Professor Persson, Dr Kesten and their colleagues in Australia, Germany and Switzerland then set out to better understand the structure of CC1 and how it worked, and in the process found an intriguing link between CC1 and Tau.
"We took a multitude of different approaches to try and decipher how CC1 binds to microtubules, locate the binding regions in the proteins, and assess if we could mutate some of those to abolish the microtubule-related function of the proteins," says Dr Kesten.
Mr Arndt Wallmann, a PhD student at FMP Berlin and co-lead author of the study, says the team got excited when they found that CC1 has four linear motifs that attach directly to microtubules.
"The binding motifs are spaced in a certain way, and when we looked at that spacing between those four domains and the highly dynamic properties of the binding, it's very, very similar to what you see in the Tau protein," says Mr Wallmann.
"That got us pretty excited because Tau is probably the most studied microtubule protein in biology – if you look up Tau on MEDLINE you will find thousands of papers."
"People have looked for quite some time for close relatives of Tau in other kingdoms but none have been found in plants," says Professor Persson.
Professor Oschkinat, from FMP Berlin, explains that the similarities don't end with the number and spacing of binding domains, making the connection between the two even more interesting.
"Nuclear Magnetic Resonance showed us that CC1 is an unstructured protein, in that it doesn't have the typical sheet-like or helical structure found in most proteins.

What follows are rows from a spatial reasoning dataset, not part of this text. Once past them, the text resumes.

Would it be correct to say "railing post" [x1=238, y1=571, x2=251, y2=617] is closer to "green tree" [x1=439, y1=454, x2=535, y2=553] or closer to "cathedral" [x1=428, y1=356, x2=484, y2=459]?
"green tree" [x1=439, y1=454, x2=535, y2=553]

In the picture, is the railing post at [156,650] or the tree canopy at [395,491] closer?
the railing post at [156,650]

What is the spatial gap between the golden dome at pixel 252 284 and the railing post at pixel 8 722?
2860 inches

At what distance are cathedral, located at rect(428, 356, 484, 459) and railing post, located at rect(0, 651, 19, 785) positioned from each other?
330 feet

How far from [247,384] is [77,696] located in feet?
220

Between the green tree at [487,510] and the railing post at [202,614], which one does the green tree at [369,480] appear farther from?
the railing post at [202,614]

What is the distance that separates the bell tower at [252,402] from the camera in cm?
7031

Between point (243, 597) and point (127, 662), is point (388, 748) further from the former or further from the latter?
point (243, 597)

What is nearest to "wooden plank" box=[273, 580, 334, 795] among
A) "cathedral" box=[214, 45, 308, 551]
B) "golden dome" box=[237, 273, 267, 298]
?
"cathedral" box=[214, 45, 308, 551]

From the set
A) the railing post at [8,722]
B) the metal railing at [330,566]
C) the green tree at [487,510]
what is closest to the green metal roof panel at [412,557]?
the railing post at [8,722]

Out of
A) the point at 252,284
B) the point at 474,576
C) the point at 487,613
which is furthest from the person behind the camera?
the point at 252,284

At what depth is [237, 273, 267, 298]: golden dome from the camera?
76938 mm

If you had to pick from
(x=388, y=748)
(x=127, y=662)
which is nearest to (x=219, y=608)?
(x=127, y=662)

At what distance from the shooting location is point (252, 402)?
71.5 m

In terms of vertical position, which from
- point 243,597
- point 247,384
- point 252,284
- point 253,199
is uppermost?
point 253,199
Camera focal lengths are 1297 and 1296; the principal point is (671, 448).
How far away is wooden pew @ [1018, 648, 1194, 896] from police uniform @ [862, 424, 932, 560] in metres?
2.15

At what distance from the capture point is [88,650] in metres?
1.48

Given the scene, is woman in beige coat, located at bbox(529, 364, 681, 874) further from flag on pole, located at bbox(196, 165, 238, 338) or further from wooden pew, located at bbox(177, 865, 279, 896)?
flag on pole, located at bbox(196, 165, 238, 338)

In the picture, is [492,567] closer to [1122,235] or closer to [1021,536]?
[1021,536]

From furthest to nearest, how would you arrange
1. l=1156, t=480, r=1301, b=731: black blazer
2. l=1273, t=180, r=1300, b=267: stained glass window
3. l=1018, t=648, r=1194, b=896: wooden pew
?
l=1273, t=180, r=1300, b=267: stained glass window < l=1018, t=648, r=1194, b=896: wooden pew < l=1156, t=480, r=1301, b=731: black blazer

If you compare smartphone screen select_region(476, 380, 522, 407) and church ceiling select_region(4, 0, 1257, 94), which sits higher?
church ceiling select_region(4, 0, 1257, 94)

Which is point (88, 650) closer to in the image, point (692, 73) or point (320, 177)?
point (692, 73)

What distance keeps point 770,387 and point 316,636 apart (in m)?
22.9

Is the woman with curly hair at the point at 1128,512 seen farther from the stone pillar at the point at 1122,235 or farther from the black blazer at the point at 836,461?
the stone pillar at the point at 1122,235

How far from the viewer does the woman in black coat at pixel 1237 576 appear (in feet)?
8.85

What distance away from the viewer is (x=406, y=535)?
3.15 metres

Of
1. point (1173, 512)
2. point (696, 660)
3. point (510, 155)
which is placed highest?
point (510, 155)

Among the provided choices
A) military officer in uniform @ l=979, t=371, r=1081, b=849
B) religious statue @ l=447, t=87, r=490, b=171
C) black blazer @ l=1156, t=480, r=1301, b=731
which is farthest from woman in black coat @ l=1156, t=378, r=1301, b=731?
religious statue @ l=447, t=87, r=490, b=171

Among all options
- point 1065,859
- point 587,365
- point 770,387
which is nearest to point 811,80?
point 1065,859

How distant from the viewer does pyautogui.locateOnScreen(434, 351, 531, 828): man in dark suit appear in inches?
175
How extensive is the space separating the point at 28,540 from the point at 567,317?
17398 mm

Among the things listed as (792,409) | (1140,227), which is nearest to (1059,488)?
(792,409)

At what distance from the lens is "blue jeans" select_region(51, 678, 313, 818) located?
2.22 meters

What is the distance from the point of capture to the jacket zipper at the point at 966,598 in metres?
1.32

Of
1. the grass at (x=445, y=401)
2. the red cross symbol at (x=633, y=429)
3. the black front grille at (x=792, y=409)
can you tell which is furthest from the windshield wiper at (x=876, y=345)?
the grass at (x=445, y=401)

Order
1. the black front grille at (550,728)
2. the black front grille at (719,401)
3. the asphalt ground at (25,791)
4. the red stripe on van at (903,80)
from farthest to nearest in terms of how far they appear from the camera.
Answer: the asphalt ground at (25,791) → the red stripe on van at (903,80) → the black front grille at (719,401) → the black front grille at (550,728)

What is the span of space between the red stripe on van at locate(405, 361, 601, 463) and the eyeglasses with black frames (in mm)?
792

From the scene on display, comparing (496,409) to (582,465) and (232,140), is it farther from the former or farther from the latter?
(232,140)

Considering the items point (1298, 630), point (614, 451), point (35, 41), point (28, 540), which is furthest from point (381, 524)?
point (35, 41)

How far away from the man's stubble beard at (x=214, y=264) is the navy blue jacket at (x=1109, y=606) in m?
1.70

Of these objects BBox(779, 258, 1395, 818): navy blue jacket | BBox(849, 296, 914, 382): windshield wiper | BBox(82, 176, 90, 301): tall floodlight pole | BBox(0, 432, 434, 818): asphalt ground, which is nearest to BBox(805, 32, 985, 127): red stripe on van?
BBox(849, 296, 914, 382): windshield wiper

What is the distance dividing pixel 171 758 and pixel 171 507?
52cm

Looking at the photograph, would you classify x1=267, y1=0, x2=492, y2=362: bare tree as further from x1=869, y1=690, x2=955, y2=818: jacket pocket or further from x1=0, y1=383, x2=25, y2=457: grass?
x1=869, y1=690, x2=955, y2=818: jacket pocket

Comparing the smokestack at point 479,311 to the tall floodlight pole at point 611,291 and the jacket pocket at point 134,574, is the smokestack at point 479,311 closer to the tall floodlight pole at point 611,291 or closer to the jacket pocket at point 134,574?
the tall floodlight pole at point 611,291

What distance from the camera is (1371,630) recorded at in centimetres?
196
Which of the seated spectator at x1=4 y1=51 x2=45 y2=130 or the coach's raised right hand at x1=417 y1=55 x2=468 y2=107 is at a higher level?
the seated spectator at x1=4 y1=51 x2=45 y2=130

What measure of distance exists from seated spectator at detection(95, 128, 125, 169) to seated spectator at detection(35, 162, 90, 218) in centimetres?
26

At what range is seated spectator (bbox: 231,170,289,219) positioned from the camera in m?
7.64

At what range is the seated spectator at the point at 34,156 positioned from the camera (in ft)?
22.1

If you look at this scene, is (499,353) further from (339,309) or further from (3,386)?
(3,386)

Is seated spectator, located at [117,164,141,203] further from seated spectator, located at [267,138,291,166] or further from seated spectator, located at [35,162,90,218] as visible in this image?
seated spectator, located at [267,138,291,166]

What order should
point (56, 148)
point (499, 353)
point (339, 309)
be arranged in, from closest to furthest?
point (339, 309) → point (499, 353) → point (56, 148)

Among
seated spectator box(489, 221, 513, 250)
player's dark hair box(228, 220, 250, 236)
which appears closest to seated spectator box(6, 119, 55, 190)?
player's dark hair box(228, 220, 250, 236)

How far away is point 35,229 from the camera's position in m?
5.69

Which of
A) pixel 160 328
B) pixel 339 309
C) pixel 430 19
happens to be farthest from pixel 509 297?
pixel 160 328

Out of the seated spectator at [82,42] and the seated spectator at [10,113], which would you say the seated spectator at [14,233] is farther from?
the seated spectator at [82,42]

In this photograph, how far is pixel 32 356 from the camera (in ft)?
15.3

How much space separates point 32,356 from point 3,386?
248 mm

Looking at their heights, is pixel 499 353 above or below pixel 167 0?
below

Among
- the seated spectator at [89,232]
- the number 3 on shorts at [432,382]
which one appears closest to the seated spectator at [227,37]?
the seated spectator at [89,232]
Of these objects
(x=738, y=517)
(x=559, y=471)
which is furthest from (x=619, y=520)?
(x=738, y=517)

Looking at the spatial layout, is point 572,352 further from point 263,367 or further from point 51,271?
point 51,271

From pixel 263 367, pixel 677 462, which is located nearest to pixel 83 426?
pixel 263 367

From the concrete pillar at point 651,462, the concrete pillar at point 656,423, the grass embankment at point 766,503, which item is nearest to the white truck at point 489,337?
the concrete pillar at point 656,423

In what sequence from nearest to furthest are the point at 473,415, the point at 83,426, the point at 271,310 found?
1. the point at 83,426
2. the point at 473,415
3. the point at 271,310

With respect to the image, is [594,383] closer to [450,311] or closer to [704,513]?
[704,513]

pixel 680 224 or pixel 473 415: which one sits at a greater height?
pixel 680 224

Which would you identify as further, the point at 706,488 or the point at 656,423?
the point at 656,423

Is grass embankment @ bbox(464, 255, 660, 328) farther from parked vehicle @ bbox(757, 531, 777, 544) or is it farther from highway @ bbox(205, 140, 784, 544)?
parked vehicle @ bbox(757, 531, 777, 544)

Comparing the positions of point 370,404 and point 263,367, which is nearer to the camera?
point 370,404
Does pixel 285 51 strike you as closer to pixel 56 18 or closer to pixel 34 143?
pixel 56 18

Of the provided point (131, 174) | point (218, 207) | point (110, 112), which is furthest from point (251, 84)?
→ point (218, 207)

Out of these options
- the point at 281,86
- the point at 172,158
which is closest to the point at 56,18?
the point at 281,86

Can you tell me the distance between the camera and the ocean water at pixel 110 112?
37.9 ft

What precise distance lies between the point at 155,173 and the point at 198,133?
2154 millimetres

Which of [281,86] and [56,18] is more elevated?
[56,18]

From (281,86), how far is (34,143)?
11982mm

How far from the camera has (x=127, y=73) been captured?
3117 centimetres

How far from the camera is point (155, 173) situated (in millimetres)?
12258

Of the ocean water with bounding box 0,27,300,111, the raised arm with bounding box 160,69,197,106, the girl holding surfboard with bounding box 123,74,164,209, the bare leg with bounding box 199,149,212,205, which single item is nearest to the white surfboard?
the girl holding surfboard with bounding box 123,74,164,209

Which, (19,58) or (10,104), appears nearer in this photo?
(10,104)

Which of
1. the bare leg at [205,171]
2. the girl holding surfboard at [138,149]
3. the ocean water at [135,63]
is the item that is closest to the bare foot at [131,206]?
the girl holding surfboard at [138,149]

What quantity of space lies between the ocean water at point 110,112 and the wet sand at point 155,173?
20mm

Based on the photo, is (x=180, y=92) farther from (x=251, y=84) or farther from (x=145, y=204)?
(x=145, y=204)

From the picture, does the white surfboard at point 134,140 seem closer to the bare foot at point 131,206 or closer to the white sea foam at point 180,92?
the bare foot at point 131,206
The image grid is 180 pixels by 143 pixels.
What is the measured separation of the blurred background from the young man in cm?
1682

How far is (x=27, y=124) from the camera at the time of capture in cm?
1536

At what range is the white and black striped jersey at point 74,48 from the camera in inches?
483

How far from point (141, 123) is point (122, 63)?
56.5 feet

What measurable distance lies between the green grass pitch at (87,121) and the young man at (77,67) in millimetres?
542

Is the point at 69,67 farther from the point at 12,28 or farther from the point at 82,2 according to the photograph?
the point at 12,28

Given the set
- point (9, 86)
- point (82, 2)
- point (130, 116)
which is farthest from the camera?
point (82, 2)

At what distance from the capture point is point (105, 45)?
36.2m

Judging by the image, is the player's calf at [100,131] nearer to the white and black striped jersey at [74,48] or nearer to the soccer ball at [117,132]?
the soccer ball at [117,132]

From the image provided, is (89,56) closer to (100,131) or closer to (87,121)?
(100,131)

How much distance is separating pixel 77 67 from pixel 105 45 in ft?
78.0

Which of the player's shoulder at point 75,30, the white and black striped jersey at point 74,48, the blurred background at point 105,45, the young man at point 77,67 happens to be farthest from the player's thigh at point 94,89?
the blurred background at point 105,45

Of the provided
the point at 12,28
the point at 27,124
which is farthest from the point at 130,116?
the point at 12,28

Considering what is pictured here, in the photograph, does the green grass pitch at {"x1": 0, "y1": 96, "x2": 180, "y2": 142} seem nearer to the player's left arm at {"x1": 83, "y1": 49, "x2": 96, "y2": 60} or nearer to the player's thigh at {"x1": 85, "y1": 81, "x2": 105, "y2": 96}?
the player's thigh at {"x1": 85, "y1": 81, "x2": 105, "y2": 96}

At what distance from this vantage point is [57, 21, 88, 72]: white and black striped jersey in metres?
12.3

That's also the case for Tau," he says.
"Hydrophobic amino acids are enriched in the microtubule binding motifs of CC1. That's also found in Tau. And when we matched the segments of amino acids that make up the microtubule binding domains of the two proteins, they are surprisingly similar in composition."
The obvious conclusion from this would be that Tau and CC1 both come from a common, ancestral protein that existed before plants and animals took different branches in the tree of life, but the lead authors don't think this is the case.
"One possibility is that this shared function might have come about via convergent evolution, so basically you start with two, relatively unrelated proteins, and then the function of those proteins converges over time into being similar, yet they probably come from different ancestor proteins," says Professor Persson.
"The reason we think this, is that Tau has other protein domains as well, and we can't find those in the CC1. Likewise, CC1 is a trans-membrane protein, so it spans the cell membrane, and that's not the case for Tau," Dr Kesten says.
"So apart from these microtubule binding or bundling or stabilising functions, the other parts of the two proteins likely have completely different functions," Mr Wallmann adds.
Having found the link, the researchers are now trying to combine the two proteins, CC1 and Tau, to better understand how they work.
"We've screened the first batch of seeds where we took the CC1 and exchanged the piece that is inside the cell for the correlated part of Tau," says Professor Persson.
Professor Persson thinks that by doing this type of manipulation they can change the function of the microtubule binding capacity of the proteins.
"Adding part of Tau into CC1 might not be ideal for the function of this protein in the plant cell, but it might teach us quite a lot about how this interaction is happening and how this affects the protein function," he says.
"And that could also be very important for our understanding of the protein in neurons."